Marcel's syntax for constructing and running pipelines, and defining and using variables and functions, was designed for interactive usage. Instead of extending this syntax to a full-fledged scripting language, marcel provides a Python API, allowing Python to be used as the scripting language. While Python is sometimes considered to already be a scripting language, it isn't really. Executing shell commands from Python code is cumbersome. You've got to use os.system, or subprocess.Popen, and write some additional code to do the integration.

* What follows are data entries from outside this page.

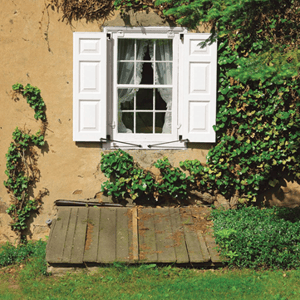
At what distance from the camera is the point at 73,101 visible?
5887 millimetres

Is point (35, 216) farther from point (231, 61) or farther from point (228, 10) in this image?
point (228, 10)

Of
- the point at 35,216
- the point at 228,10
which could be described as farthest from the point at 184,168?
the point at 228,10

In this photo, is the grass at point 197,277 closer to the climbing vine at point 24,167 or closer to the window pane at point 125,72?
the climbing vine at point 24,167

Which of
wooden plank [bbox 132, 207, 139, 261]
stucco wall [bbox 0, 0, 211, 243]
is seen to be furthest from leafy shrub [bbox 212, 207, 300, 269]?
stucco wall [bbox 0, 0, 211, 243]

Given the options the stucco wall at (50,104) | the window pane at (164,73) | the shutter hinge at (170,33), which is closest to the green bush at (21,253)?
the stucco wall at (50,104)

Marcel provides a Python module, marcel.api, which brings shell commands into Python in a much cleaner way. For example, to list file names and sizes in /home/jao:

from marcel.api import *

for file, size in ls('/home/jao') | map(lambda f: (f, f.size)):
    print(f'{file.name}: {size}')

This code uses the ls and map functions, provided by marcel.api. These correspond to marcel operators that you can use on the command line. Output from the ls is a stream of Files, which are piped to map, which maps files to (file, file size) tuples. ls ... | map ... defines a pipeline (just as on the command line). The Python class representing pipelines defines __iter__, so that the pipeline's output can be iterated over using the standard Python for loop.

Installation

To install marcel:

python3 -m pip install marcel

This command installs marcel for the current user. To install for the entire system, use sudo python3 -m pip install --prefix ... instead. (The value of the --prefix flag should be something like /usr/local.)

Marcel depends on dill. This package will be installed automatically if needed, when marcel is installed via pip.